Dikutip dari laman resmi klub, Selasa, Razzi menjelaskan libur yang tersebut diberikan terhadap skuad PSIM Yogyakarta pada rangka menyimpan kebugaran fisik lalu mental para pemain.
"Dengan jeda yang tersebut lumayan menuju laga selanjutnya (23/12) bertarung dengan Persijap, kami setuju memberi libur seminggu. Rencana latihan lagi tanggal 8 Desember," ungkap Razzi.
"Tujuannya, biar pemain bisa saja punya waktu quality time identik keluarga, teman, serta bisa jadi penyegaran juga. Jadi, biar mampu lebih banyak fokus lagi menatap laga selanjutnya," tambah dia.
Sementara itu, ahli kepala Jean-Paul van Gastel turut mengonfirmasi kebijakan libur yang dimaksud di mana pertemuan konferensi pers pasca laga menghadapi Persija Jakarta.

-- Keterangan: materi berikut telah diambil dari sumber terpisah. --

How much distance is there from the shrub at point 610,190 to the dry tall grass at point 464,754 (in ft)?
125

Ketika itu Kepelatihan selama Belanda itu menjamin timnya akan beristirahat sejenak sebelum kembali memanaskan mesin sebelum kembali berlaga pada pekan ke-15 Super League.
"Tim saya mendapat libur seminggu setelahnya laga ini (Persija vs PSIM Jogja), berikutnya kita akan mulai lagi nanti," jelas Van Gastel.
Mengenai rencananya selama masa libur yang dimaksud cukup panjang, Van Gastel memaparkan dirinya tak akan pulang kampung ke Eropa sebab keluarganya akan berlibur pada Indonesia.
"Saya tidak ada ada rencana kembali ke Belanda. Salah satu anak perempuanku akan datang ke Indonesia. Saya sangat ingin sekali bertemu salah satu anakku. Saya akan ke Bali untuk menikmati liburan dengan temanku," ujar Van Gastel.
Selanjutnya PSIM Yogyakarta dijadwalkan akan kembali berlaga pada pekan ke-15 Super League bertandang ke markas Persijap Jepara pada Stadion Gelora Bumi Kartini, Jepara, Selasa (23/12) pukul 19.00 WIB.
Dilarang keras mengambil konten, melakukan crawling atau pengindeksan otomatis untuk Artificial Intelligence pada platform web ini tanpa izin tertoreh dari Kantor Berita ANTARA.